Born into a ‘powerhouse of creativity & entrepreneurial spirit’, Marissa was taught the fundamentals of craftsmanship throughout the many facets of her traditional, Italian-American family upbringing. From humble beginnings, the seeds of imagination and endless possibilities were sown into the fabric of her formative years; each caretaker instilling their own brand of moral character and strong core values, adding color after color to her palette. Within the inherited cultural parameters of this super-sized family, and even as a toddler, it was imperative for a young girl to firmly grasp the basics of modernized domestic duties: cooking, mending, child-rearing, housekeeping. Fortunate to have been raised by a ‘career parent’ mother, while grandma occupied the first floor of the two-story home they shared on Long Island, Marissa’s family encapsulated her in a stable, loving, super-fun, and nurturing environment which spawned the diversity of her artistic abilities that she has carried well into adulthood.

“It became much clearer to me, especially after the move [to North Carolina, in the late 1990’s], that not all children were brought up inside this ‘bubble’ of boundless potential, from where I derive much of the inspiration that’s evident in my current, artistic style. I began to discredit statistical reports on studies of my generation, wherein scientists hypothesized that those children who had been assured – and reassured – as they grew up in the early to mid-eighties, that they had each come to existence “anointed” as a very special sort of superhero, that it would inevitably turn our civilization into scattered, poorly adjusted, self-serving individualists.” Marissa subscribes to certain ideals once held by Randy Pausch, a well-respected and incurably optimistic professor who taught at Carnegie Mellon University. He is best known for the “Last Lecture” he’d given not long before tragically losing his battle to Pancreatic Cancer in July of 2008. During this inspirational and moving speech, Dr. Pausch mentions that one of the most wonderful things his parents did was let him paint his bedroom as a kid.

Marissa, the oldest of five in a now-blended family, wholeheartedly agrees. “My brother, sister & I…we were always told we could save the world, you know – in our own little ways; we were encouraged, with overwhelming enthusiasm, [Thank you, Miss Tolve] that were each “delightfully” different and would someday contribute to society by way of the natural course of things to come, if only we gave it our best. So I did. I was soon awarded this incredible opportunity to attend specialized programs for the academically gifted, once my ability to separate myself from fleeting, pop-culture trends took root. I think those experiences; not only the freedom given by my parents – they would say, “yes”, even when I insisted upon painting a ceiling-scape in my bedroom at age 7- but also the hands-on, individualized attention in the classroom, alongside the freedom to “just be Marissa”, is really what translates to my adaptive and intuitive skill set that’s poured into the work I’m producing today.” The impressions left upon Marissa’s heart by each role model, protector, teacher, and *especially* her “wise counsel in the world of creative adventures” are contributing factors which surround each goal she sets, and every ounce of her realized successes, thus far. Today, Marissa uses a multitude of techniques to create richly colorful, meaningful works.

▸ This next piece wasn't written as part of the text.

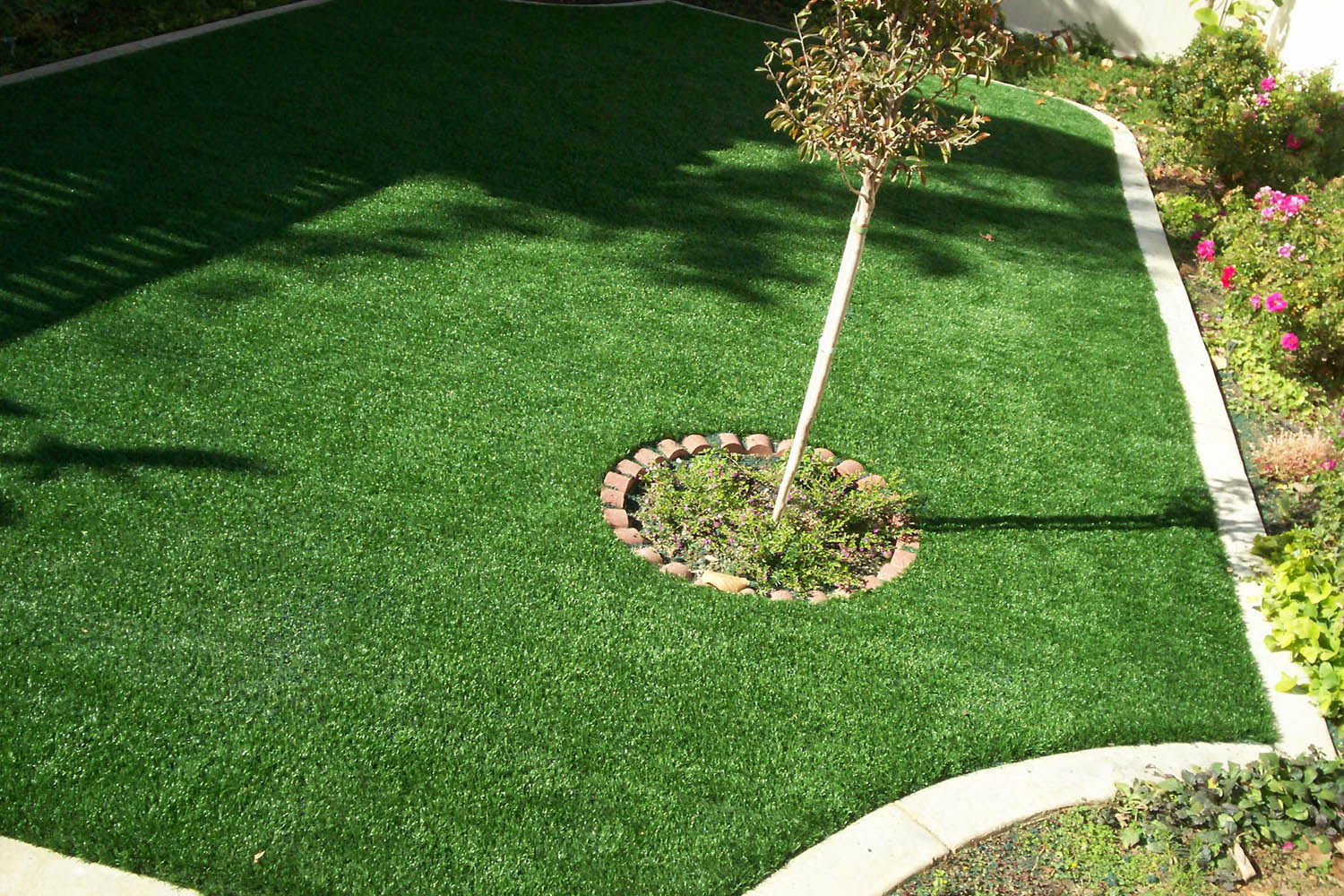 PreGra Premium Artificial Grass Gallery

From Faux-finished backdrops and traditional calligraphy to wood burning, to hand-painted acrylic canvases, the variety is really what keeps this artist motivated and engaged. Armed with challenging ideas, she creates as she goes, sometimes morphing a project many times before it’s completion. To the free-spirited girl, who wanted to wear her beauty-pageant gown to her grade-schools’ science fair unveiling of a fully-operational, hydroelectric generator, one she built alongside a classmate, “Special, just like everyone else” is not a phrase that she has ever been able to quite comprehend.

Studio 180 Salon supports the 2011 Cary Art Loop. Artist’s works will be featured at our Final Friday show and reception on April 29th from 6 – 9pm.